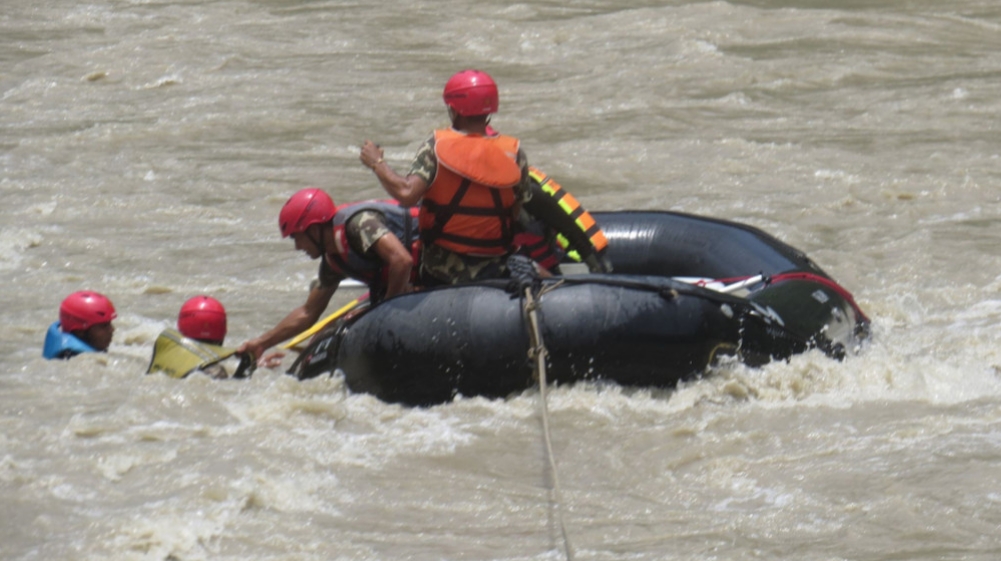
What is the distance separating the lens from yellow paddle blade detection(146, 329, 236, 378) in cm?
581

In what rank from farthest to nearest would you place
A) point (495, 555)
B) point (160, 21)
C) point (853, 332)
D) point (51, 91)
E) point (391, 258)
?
point (160, 21)
point (51, 91)
point (853, 332)
point (391, 258)
point (495, 555)

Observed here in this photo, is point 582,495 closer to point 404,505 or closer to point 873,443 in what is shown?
point 404,505

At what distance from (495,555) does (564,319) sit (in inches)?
45.1

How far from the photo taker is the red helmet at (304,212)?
211 inches

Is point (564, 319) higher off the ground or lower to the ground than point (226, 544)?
higher

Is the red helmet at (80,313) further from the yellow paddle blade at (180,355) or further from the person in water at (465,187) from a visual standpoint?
the person in water at (465,187)

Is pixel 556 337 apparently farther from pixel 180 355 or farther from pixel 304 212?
pixel 180 355

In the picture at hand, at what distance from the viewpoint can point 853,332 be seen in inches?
234

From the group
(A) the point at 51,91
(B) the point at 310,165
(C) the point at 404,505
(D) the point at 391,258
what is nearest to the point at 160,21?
(A) the point at 51,91

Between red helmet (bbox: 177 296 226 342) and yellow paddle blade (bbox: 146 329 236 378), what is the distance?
0.04 metres

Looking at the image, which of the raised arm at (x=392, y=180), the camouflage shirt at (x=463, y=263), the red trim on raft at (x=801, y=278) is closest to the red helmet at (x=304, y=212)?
the raised arm at (x=392, y=180)

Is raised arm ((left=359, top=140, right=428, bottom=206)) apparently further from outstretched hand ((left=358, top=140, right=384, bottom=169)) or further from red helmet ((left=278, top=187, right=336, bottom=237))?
red helmet ((left=278, top=187, right=336, bottom=237))

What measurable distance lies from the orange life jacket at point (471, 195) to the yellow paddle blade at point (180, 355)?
103 centimetres

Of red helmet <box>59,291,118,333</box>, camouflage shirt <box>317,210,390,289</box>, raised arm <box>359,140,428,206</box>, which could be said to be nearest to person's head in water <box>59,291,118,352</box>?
red helmet <box>59,291,118,333</box>
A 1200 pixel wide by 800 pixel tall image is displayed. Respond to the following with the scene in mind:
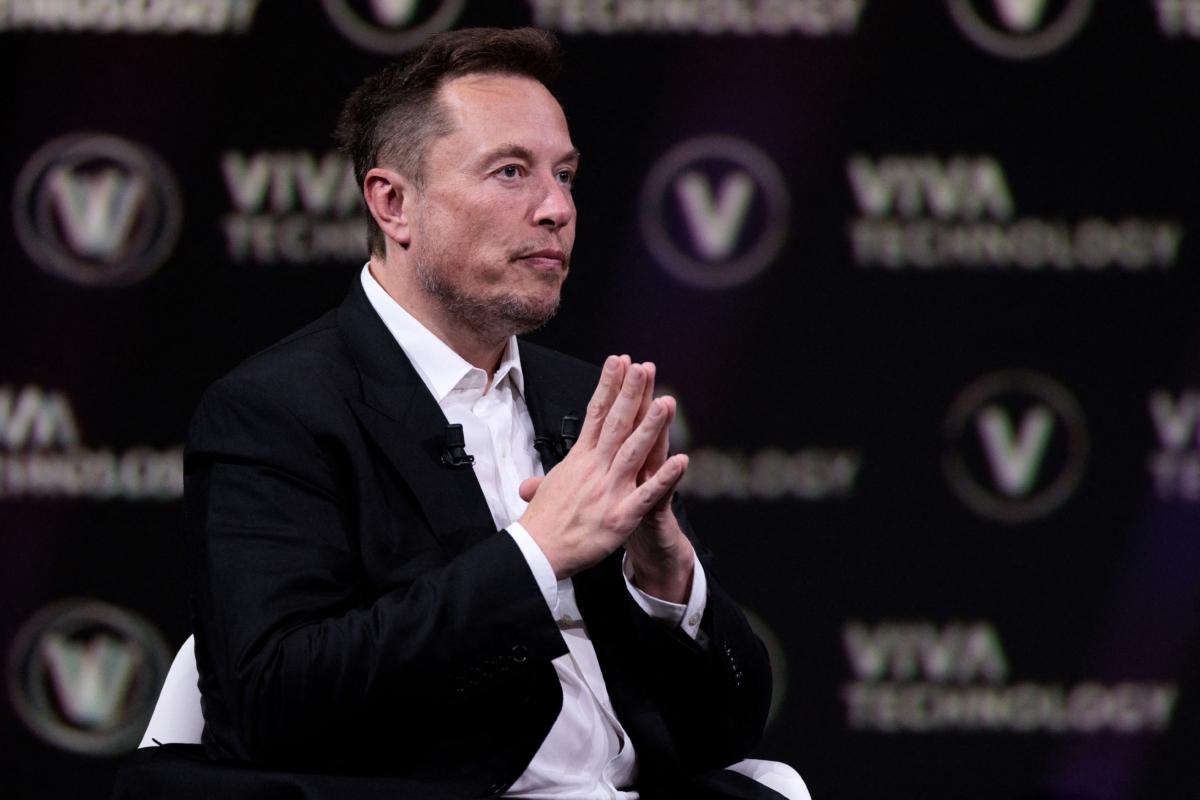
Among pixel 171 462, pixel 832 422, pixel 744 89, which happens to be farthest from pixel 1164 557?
pixel 171 462

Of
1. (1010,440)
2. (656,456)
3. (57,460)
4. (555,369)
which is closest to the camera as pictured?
(656,456)

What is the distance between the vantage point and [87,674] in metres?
3.33

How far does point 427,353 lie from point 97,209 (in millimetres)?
1408

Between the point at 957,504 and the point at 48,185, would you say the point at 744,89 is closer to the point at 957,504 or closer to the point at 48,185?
the point at 957,504

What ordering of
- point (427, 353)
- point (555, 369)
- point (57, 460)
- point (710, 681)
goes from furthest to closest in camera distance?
point (57, 460) → point (555, 369) → point (427, 353) → point (710, 681)

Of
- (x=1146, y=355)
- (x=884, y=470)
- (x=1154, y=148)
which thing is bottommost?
(x=884, y=470)

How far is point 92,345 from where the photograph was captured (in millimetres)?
3303

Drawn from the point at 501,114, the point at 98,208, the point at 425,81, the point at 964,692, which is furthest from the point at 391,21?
the point at 964,692

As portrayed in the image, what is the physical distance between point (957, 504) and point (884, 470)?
0.19 m

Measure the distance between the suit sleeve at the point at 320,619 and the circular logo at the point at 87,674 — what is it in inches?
55.2

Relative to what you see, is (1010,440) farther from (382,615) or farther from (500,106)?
(382,615)

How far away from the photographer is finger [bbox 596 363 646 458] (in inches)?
75.9

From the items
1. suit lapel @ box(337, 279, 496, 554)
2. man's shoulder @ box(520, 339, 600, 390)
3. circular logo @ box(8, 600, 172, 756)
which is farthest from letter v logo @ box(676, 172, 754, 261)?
circular logo @ box(8, 600, 172, 756)

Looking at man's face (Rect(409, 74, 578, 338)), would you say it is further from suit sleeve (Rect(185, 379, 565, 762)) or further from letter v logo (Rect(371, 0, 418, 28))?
letter v logo (Rect(371, 0, 418, 28))
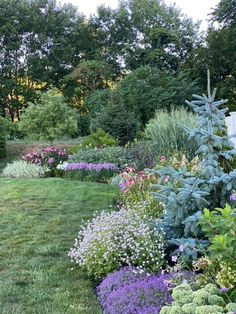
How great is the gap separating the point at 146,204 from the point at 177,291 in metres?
2.44

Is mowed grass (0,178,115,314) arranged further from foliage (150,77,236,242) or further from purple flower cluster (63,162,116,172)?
purple flower cluster (63,162,116,172)

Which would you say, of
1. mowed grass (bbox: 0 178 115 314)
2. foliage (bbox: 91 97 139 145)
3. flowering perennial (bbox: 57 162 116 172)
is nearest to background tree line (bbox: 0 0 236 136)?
foliage (bbox: 91 97 139 145)

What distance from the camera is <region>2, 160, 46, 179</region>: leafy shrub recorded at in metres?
11.8

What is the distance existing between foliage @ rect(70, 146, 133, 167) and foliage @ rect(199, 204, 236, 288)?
792cm

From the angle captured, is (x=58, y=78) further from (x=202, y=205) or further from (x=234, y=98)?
(x=202, y=205)

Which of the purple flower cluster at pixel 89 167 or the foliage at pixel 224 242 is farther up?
the foliage at pixel 224 242

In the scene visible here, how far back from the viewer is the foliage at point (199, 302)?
2.44 meters

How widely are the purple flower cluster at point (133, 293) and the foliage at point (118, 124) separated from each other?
43.9ft

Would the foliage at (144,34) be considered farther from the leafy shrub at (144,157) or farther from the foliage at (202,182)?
the foliage at (202,182)

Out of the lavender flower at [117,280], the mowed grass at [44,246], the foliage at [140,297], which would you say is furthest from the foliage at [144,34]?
the foliage at [140,297]

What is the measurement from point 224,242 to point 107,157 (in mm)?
8962

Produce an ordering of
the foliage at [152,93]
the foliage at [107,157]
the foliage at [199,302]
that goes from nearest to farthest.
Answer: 1. the foliage at [199,302]
2. the foliage at [107,157]
3. the foliage at [152,93]

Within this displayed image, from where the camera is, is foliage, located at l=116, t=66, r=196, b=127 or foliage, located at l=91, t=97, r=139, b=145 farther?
foliage, located at l=116, t=66, r=196, b=127

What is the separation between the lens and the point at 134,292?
10.8 feet
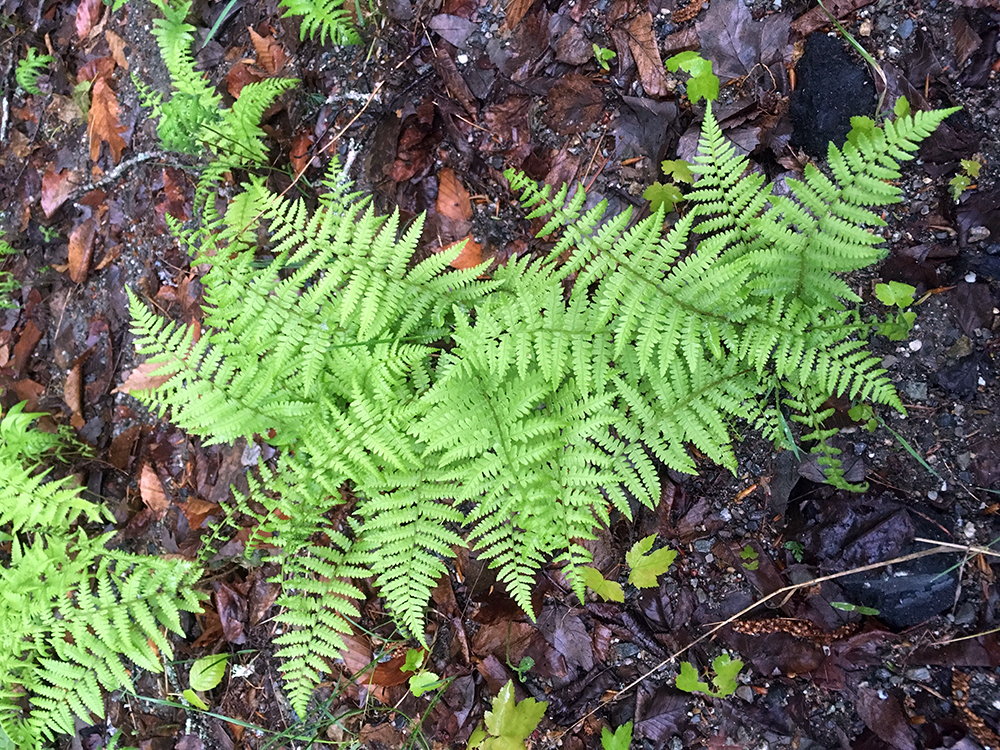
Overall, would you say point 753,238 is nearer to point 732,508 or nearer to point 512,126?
point 732,508

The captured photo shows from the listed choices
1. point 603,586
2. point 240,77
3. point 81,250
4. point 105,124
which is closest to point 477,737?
point 603,586

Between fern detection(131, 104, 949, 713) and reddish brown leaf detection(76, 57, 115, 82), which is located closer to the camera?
fern detection(131, 104, 949, 713)

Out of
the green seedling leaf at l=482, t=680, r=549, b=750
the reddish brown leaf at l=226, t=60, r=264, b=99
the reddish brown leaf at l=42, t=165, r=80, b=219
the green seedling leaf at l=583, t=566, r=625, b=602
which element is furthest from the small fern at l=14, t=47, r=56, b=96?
the green seedling leaf at l=482, t=680, r=549, b=750

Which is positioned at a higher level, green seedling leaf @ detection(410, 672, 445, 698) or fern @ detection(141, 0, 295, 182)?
fern @ detection(141, 0, 295, 182)

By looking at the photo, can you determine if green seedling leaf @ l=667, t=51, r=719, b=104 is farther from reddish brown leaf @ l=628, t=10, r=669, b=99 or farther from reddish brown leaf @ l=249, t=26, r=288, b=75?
reddish brown leaf @ l=249, t=26, r=288, b=75

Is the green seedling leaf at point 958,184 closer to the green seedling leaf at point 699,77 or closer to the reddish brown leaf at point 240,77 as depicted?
the green seedling leaf at point 699,77

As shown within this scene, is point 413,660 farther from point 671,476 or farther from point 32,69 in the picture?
point 32,69

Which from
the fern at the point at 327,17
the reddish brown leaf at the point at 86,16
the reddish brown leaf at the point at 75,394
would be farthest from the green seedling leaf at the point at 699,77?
the reddish brown leaf at the point at 86,16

• • •

Skip the pictures and print each record exactly as it stands.

### TASK RESPONSE
What is the distance separating the lens from yellow paddle blade detection(146, 329, 236, 378) in cm?
581

In what rank from farthest to nearest would you place
A) point (495, 555)
B) point (160, 21)
C) point (853, 332)
D) point (51, 91)
E) point (391, 258)
?
point (160, 21)
point (51, 91)
point (853, 332)
point (391, 258)
point (495, 555)

Observed here in this photo, is point 582,495 closer to point 404,505 or closer to point 873,443 in what is shown?
point 404,505

At what distance from (495,555) does (564,319) sit (in inches)?
45.1

How far from the photo taker is the red helmet at (304,212)?
211 inches

Is point (564, 319) higher off the ground or lower to the ground than point (226, 544)?
higher

Is the red helmet at (80,313) further from the yellow paddle blade at (180,355) or further from the person in water at (465,187) from a visual standpoint?
the person in water at (465,187)

Is pixel 556 337 apparently farther from pixel 180 355 or farther from pixel 304 212?
pixel 180 355

In the picture at hand, at what distance from the viewpoint can point 853,332 be seen in inches?
234

From the group
(A) the point at 51,91
(B) the point at 310,165
(C) the point at 404,505
(D) the point at 391,258
what is nearest to the point at 160,21?
(A) the point at 51,91

Between red helmet (bbox: 177 296 226 342) and yellow paddle blade (bbox: 146 329 236 378), what is the distance?
0.04 metres

Looking at the image, which of the raised arm at (x=392, y=180), the camouflage shirt at (x=463, y=263), the red trim on raft at (x=801, y=278) is closest to the red helmet at (x=304, y=212)?
the raised arm at (x=392, y=180)

Is raised arm ((left=359, top=140, right=428, bottom=206)) apparently further from outstretched hand ((left=358, top=140, right=384, bottom=169)) or further from red helmet ((left=278, top=187, right=336, bottom=237))?
red helmet ((left=278, top=187, right=336, bottom=237))

What measurable distance lies from the orange life jacket at point (471, 195) to the yellow paddle blade at point (180, 355)?
103 centimetres

Of red helmet <box>59,291,118,333</box>, camouflage shirt <box>317,210,390,289</box>, raised arm <box>359,140,428,206</box>, which could be said to be nearest to person's head in water <box>59,291,118,352</box>?
red helmet <box>59,291,118,333</box>
A 1200 pixel wide by 800 pixel tall image is displayed. Respond to the following with the scene in mind:
Among pixel 171 462, pixel 832 422, pixel 744 89, which happens to be farthest from pixel 1164 557?
pixel 171 462

Of
1. (1010,440)
2. (656,456)
3. (57,460)
4. (555,369)
which is closest to the camera as pictured?
(656,456)

What is the distance between the vantage point and [87,674] in metres?
3.33

How far does point 427,353 lie from point 97,209 (in millimetres)?
1408

Between the point at 957,504 and the point at 48,185, would you say the point at 744,89 is closer to the point at 957,504 or closer to the point at 48,185?
the point at 957,504

What ordering of
- point (427, 353)
- point (555, 369)
- point (57, 460)
- point (710, 681)
goes from furthest to closest in camera distance?
point (57, 460) → point (555, 369) → point (427, 353) → point (710, 681)

Of
- (x=1146, y=355)
- (x=884, y=470)
- (x=1154, y=148)
which thing is bottommost?
(x=884, y=470)

How far is point 92,345 from where the photograph was captured (in millimetres)?
3303

Drawn from the point at 501,114, the point at 98,208, the point at 425,81, the point at 964,692, which is furthest from the point at 391,21?
the point at 964,692

As portrayed in the image, what is the physical distance between point (957, 504) and point (884, 470)?
0.19 m

Measure the distance between the suit sleeve at the point at 320,619 and the circular logo at the point at 87,674 — what is it in inches?
55.2

Relative to what you see, is (1010,440) farther from (382,615) or farther from (500,106)?
(382,615)

How far away from the photographer is finger [bbox 596 363 646 458] (in inches)?
75.9

From the items
1. suit lapel @ box(337, 279, 496, 554)
2. man's shoulder @ box(520, 339, 600, 390)
3. circular logo @ box(8, 600, 172, 756)
which is farthest from letter v logo @ box(676, 172, 754, 261)?
circular logo @ box(8, 600, 172, 756)

Looking at man's face (Rect(409, 74, 578, 338)), would you say it is further from suit sleeve (Rect(185, 379, 565, 762)) or further from letter v logo (Rect(371, 0, 418, 28))?
letter v logo (Rect(371, 0, 418, 28))
How great is the gap separating the point at 146,204 from the point at 177,291 in metres?
2.44

Is mowed grass (0,178,115,314) arranged further from foliage (150,77,236,242) or further from purple flower cluster (63,162,116,172)?
purple flower cluster (63,162,116,172)

Which would you say, of
1. mowed grass (bbox: 0 178 115 314)
2. foliage (bbox: 91 97 139 145)
3. flowering perennial (bbox: 57 162 116 172)
is nearest to background tree line (bbox: 0 0 236 136)?
foliage (bbox: 91 97 139 145)

What distance from the camera is <region>2, 160, 46, 179</region>: leafy shrub recorded at in metres?
11.8

What is the distance existing between foliage @ rect(70, 146, 133, 167) and foliage @ rect(199, 204, 236, 288)?
792cm

From the angle captured, is (x=58, y=78) further from (x=202, y=205) or further from (x=234, y=98)?
(x=202, y=205)

Which of the purple flower cluster at pixel 89 167 or the foliage at pixel 224 242 is farther up?
the foliage at pixel 224 242

In the scene visible here, how far back from the viewer is the foliage at point (199, 302)?
2.44 meters

How widely are the purple flower cluster at point (133, 293) and the foliage at point (118, 124) separated from each other?
43.9ft

Would the foliage at (144,34) be considered farther from the leafy shrub at (144,157) or farther from the foliage at (202,182)?
the foliage at (202,182)

Out of the lavender flower at [117,280], the mowed grass at [44,246], the foliage at [140,297], which would you say is furthest from the foliage at [144,34]?
the foliage at [140,297]

What is the measurement from point 224,242 to point 107,157 (in mm)?
8962

Produce an ordering of
the foliage at [152,93]
the foliage at [107,157]
the foliage at [199,302]
that goes from nearest to farthest.
Answer: 1. the foliage at [199,302]
2. the foliage at [107,157]
3. the foliage at [152,93]

Within this displayed image, from where the camera is, is foliage, located at l=116, t=66, r=196, b=127 or foliage, located at l=91, t=97, r=139, b=145 farther?
foliage, located at l=116, t=66, r=196, b=127

What is the separation between the lens and the point at 134,292?
10.8 feet
Overall, would you say point 753,238 is nearer to point 732,508 or nearer to point 512,126?
point 732,508

The captured photo shows from the listed choices
1. point 603,586
2. point 240,77
3. point 81,250
4. point 105,124
which is closest to point 477,737?
point 603,586

Between fern detection(131, 104, 949, 713) and reddish brown leaf detection(76, 57, 115, 82), which is located closer to the camera?
fern detection(131, 104, 949, 713)

Out of
the green seedling leaf at l=482, t=680, r=549, b=750
the reddish brown leaf at l=226, t=60, r=264, b=99
the reddish brown leaf at l=42, t=165, r=80, b=219
the green seedling leaf at l=583, t=566, r=625, b=602
which element is furthest from the small fern at l=14, t=47, r=56, b=96?
the green seedling leaf at l=482, t=680, r=549, b=750

Which is positioned at a higher level, green seedling leaf @ detection(410, 672, 445, 698) or fern @ detection(141, 0, 295, 182)?
fern @ detection(141, 0, 295, 182)

By looking at the photo, can you determine if green seedling leaf @ l=667, t=51, r=719, b=104 is farther from reddish brown leaf @ l=628, t=10, r=669, b=99 or farther from reddish brown leaf @ l=249, t=26, r=288, b=75?
reddish brown leaf @ l=249, t=26, r=288, b=75

Is the green seedling leaf at point 958,184 closer to the green seedling leaf at point 699,77 or closer to the reddish brown leaf at point 240,77 as depicted?
the green seedling leaf at point 699,77

As shown within this scene, is point 413,660 farther from point 671,476 or farther from point 32,69 in the picture?
point 32,69

Which from
the fern at the point at 327,17
the reddish brown leaf at the point at 86,16
the reddish brown leaf at the point at 75,394
would be farthest from the green seedling leaf at the point at 699,77?
the reddish brown leaf at the point at 86,16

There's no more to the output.